*TASK TO CARRY OUT*. List every line in the items below that contains the word "right", copying each line in full.

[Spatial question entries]
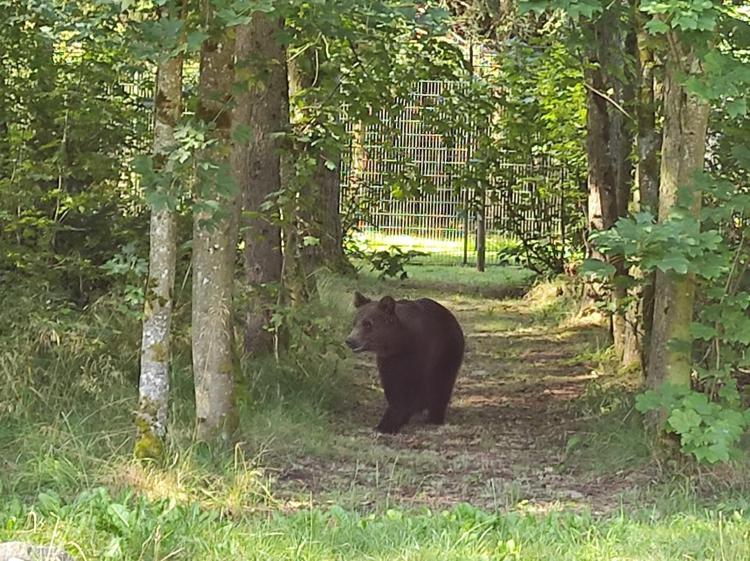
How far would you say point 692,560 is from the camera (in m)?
5.37

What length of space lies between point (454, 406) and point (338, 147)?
2420 mm

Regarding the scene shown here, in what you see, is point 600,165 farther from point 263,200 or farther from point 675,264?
point 675,264

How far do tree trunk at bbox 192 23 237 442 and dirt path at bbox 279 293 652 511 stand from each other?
554mm

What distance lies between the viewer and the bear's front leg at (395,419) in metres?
9.08

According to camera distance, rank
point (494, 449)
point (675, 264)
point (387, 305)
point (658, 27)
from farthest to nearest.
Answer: point (387, 305), point (494, 449), point (675, 264), point (658, 27)

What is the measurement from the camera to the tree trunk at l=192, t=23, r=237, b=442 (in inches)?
284

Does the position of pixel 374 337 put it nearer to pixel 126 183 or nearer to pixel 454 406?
pixel 454 406

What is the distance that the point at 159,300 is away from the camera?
6996mm

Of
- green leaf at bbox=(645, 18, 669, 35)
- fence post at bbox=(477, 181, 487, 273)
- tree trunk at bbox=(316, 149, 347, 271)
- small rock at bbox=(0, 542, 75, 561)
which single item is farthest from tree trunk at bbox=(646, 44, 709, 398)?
fence post at bbox=(477, 181, 487, 273)

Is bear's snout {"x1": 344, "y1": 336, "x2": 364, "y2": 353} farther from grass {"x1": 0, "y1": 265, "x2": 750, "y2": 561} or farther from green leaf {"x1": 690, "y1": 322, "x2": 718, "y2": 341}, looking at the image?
green leaf {"x1": 690, "y1": 322, "x2": 718, "y2": 341}

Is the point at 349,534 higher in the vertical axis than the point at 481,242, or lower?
lower

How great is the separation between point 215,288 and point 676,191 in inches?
106

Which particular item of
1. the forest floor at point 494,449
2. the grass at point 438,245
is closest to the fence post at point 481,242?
the grass at point 438,245

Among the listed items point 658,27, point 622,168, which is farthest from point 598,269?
point 622,168
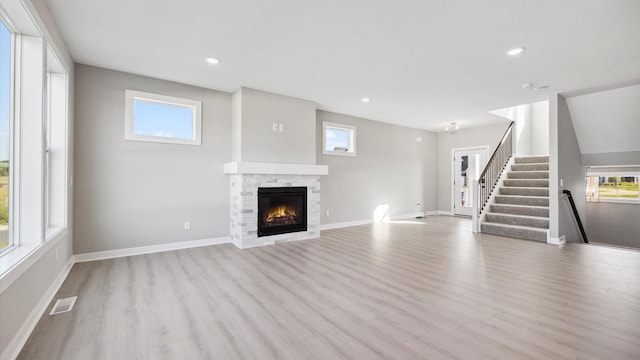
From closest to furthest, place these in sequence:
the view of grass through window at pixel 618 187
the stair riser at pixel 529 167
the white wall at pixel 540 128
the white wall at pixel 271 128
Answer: the white wall at pixel 271 128, the stair riser at pixel 529 167, the white wall at pixel 540 128, the view of grass through window at pixel 618 187

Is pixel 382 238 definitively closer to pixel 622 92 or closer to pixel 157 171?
pixel 157 171

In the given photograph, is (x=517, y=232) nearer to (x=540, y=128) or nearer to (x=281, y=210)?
(x=540, y=128)

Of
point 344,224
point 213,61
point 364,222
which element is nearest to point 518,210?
point 364,222

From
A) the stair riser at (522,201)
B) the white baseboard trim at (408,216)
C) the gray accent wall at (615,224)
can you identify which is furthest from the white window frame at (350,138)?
the gray accent wall at (615,224)

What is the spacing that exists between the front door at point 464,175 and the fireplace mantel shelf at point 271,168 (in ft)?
17.7

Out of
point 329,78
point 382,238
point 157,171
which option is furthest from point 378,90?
point 157,171

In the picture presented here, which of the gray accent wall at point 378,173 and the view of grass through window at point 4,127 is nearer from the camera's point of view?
the view of grass through window at point 4,127

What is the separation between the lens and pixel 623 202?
351 inches

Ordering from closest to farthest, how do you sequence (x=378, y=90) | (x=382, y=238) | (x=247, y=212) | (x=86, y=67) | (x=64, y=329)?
(x=64, y=329) → (x=86, y=67) → (x=247, y=212) → (x=378, y=90) → (x=382, y=238)

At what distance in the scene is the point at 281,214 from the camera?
5438 mm

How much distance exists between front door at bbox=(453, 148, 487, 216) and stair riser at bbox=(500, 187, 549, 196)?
157 cm

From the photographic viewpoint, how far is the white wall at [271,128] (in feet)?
16.4

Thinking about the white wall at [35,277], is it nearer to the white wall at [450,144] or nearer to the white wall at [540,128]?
the white wall at [450,144]

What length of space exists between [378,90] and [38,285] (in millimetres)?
5170
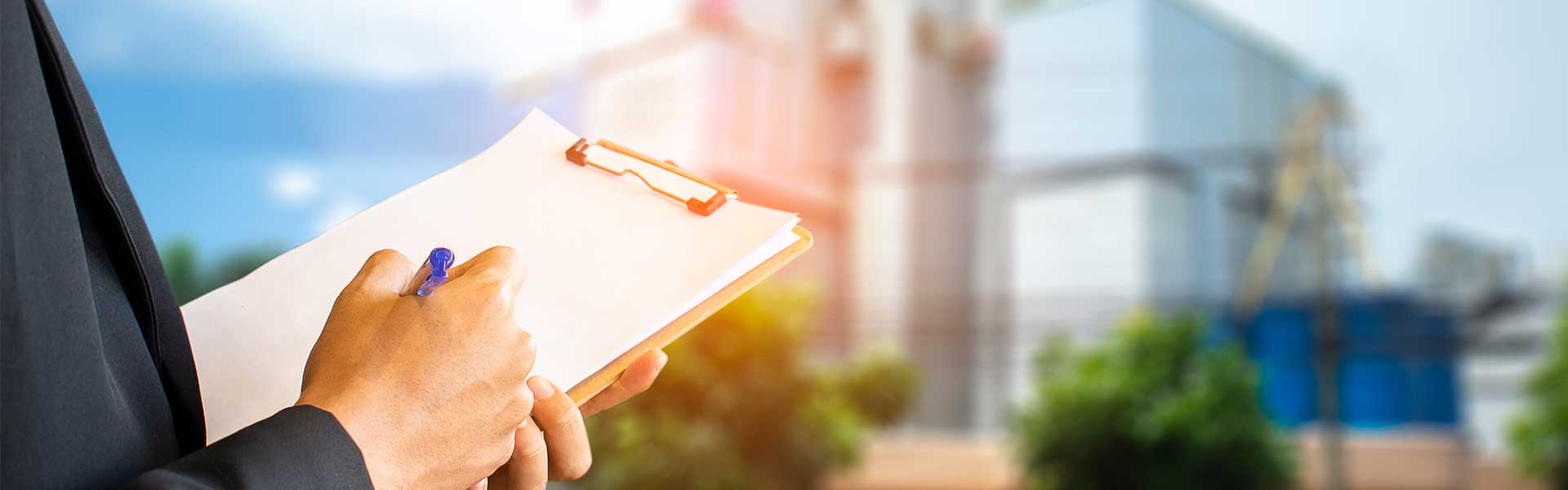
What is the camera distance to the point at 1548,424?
505 centimetres

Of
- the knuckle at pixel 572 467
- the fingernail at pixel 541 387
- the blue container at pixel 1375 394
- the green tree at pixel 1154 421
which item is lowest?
the blue container at pixel 1375 394

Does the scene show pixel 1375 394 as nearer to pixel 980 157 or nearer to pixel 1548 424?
pixel 1548 424

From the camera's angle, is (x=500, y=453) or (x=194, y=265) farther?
(x=194, y=265)

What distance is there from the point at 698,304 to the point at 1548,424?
5844 millimetres

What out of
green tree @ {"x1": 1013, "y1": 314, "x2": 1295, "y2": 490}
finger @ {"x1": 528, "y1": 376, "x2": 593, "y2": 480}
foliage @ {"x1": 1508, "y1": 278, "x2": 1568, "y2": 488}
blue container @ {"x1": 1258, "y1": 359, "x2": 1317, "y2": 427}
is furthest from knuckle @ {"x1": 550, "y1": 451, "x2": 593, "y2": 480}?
blue container @ {"x1": 1258, "y1": 359, "x2": 1317, "y2": 427}

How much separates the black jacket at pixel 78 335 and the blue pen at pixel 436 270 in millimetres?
46

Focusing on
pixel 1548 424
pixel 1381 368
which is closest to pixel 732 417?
pixel 1548 424

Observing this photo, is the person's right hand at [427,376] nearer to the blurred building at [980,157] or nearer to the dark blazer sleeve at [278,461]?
the dark blazer sleeve at [278,461]

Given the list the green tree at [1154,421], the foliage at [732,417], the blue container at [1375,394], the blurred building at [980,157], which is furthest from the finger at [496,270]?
the blurred building at [980,157]

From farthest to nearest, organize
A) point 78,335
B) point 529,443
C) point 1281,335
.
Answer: point 1281,335 → point 529,443 → point 78,335

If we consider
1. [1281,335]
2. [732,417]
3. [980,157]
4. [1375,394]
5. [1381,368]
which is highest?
[980,157]

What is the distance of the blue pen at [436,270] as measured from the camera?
0.32 m

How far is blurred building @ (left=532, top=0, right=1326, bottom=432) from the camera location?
7949 millimetres

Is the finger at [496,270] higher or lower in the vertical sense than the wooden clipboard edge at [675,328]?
higher
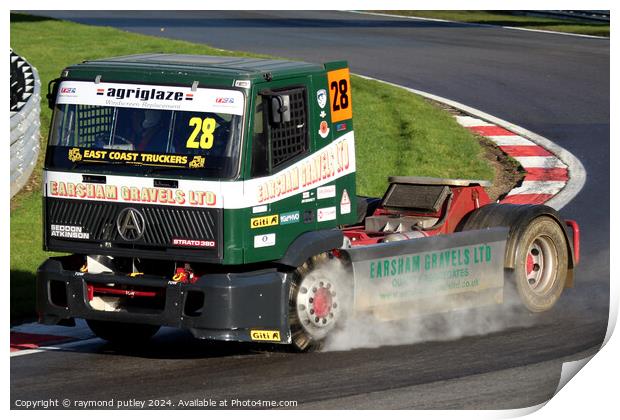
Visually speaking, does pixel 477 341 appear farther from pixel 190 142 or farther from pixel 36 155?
pixel 36 155

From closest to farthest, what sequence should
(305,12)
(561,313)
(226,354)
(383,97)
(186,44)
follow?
(226,354) → (561,313) → (383,97) → (186,44) → (305,12)

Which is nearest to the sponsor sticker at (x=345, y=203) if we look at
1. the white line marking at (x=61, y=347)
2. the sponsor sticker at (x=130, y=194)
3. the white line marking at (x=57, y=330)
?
the sponsor sticker at (x=130, y=194)

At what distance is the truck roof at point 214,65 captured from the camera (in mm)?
10500

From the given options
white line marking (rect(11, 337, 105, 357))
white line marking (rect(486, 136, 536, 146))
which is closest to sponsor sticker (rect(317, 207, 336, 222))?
white line marking (rect(11, 337, 105, 357))

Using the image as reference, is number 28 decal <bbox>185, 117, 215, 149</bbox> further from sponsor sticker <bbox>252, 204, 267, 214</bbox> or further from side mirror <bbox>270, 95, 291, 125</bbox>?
sponsor sticker <bbox>252, 204, 267, 214</bbox>

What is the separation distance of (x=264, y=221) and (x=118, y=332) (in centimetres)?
201

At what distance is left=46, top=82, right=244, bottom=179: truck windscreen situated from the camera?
10.3 meters

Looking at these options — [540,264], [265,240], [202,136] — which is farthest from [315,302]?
[540,264]

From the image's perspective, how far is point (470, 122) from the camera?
72.3 ft

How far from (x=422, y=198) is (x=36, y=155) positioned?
7.28 metres

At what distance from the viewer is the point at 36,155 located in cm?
1800

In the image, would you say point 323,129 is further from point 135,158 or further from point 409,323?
point 409,323

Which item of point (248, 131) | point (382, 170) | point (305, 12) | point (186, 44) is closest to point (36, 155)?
point (382, 170)

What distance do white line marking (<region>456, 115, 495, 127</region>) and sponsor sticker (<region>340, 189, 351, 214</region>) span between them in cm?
1070
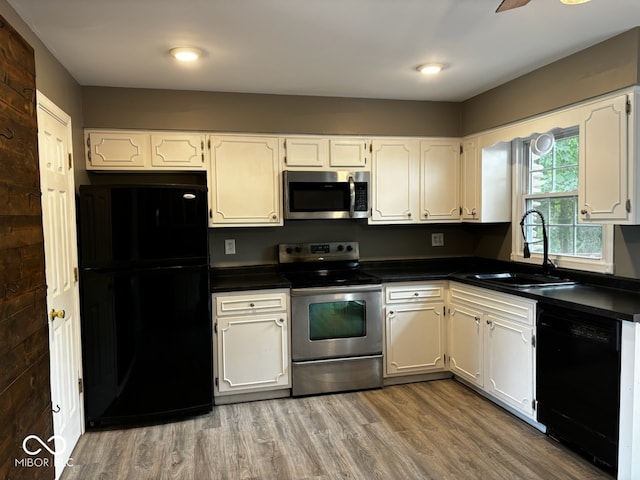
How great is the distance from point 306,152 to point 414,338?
1.72m

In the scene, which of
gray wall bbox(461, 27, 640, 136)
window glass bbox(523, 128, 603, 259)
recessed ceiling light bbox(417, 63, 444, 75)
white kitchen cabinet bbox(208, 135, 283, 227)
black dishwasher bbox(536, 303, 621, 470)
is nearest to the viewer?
black dishwasher bbox(536, 303, 621, 470)

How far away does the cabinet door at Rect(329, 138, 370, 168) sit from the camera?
369 centimetres

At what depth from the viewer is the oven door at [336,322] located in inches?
132

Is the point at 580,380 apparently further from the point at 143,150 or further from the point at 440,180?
the point at 143,150

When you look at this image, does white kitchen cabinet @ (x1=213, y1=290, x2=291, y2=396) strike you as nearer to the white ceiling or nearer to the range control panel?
the range control panel

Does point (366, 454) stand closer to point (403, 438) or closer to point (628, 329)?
point (403, 438)

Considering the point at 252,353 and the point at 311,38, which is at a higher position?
the point at 311,38

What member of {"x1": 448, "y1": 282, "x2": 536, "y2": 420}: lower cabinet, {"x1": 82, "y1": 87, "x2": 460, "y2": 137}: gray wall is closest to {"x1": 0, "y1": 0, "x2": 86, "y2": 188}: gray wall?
{"x1": 82, "y1": 87, "x2": 460, "y2": 137}: gray wall

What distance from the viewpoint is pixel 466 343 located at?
11.1 feet

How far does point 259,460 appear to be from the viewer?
2.54m

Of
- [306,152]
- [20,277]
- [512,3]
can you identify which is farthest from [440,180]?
[20,277]

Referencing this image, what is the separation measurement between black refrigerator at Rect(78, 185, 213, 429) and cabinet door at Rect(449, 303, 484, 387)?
6.23 feet

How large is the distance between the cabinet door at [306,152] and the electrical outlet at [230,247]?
787 millimetres

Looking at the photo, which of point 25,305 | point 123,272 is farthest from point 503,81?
point 25,305
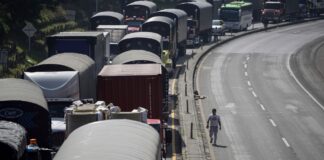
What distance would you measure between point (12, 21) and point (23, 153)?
29895 mm

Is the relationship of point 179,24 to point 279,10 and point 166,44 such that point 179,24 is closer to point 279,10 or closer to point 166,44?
point 166,44

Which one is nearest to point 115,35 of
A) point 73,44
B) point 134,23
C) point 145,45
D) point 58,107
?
point 145,45

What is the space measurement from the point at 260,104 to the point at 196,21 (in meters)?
29.0

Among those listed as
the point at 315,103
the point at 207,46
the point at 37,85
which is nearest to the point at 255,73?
the point at 315,103

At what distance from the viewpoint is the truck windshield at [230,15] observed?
278 ft

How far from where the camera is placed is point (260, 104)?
4066 centimetres

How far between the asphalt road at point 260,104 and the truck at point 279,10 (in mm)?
27512

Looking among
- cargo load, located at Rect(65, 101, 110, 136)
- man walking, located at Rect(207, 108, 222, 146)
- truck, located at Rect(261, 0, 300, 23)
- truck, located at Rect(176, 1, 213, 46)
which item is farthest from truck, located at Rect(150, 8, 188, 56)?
truck, located at Rect(261, 0, 300, 23)

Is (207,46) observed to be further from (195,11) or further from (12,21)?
(12,21)

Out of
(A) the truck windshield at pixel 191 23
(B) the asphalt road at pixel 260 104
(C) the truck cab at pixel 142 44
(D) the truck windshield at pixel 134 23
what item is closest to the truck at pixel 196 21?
(A) the truck windshield at pixel 191 23

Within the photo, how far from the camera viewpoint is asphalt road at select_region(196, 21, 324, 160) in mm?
30125

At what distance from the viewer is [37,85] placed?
2609cm

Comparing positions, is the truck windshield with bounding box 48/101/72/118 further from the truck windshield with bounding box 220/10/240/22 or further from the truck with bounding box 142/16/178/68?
the truck windshield with bounding box 220/10/240/22

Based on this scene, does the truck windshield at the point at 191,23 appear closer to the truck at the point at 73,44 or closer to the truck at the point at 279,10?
the truck at the point at 279,10
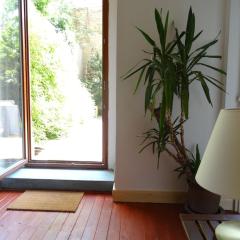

*SOLUTION TO THE PROBLEM*.
Observing this photo, is the person's right hand at [427,376] nearer to the blurred building at [980,157] or nearer to the dark blazer sleeve at [278,461]?
How far is blurred building @ (left=532, top=0, right=1326, bottom=432) from the camera location?
At what distance is left=46, top=82, right=244, bottom=179: truck windscreen situated from the camera?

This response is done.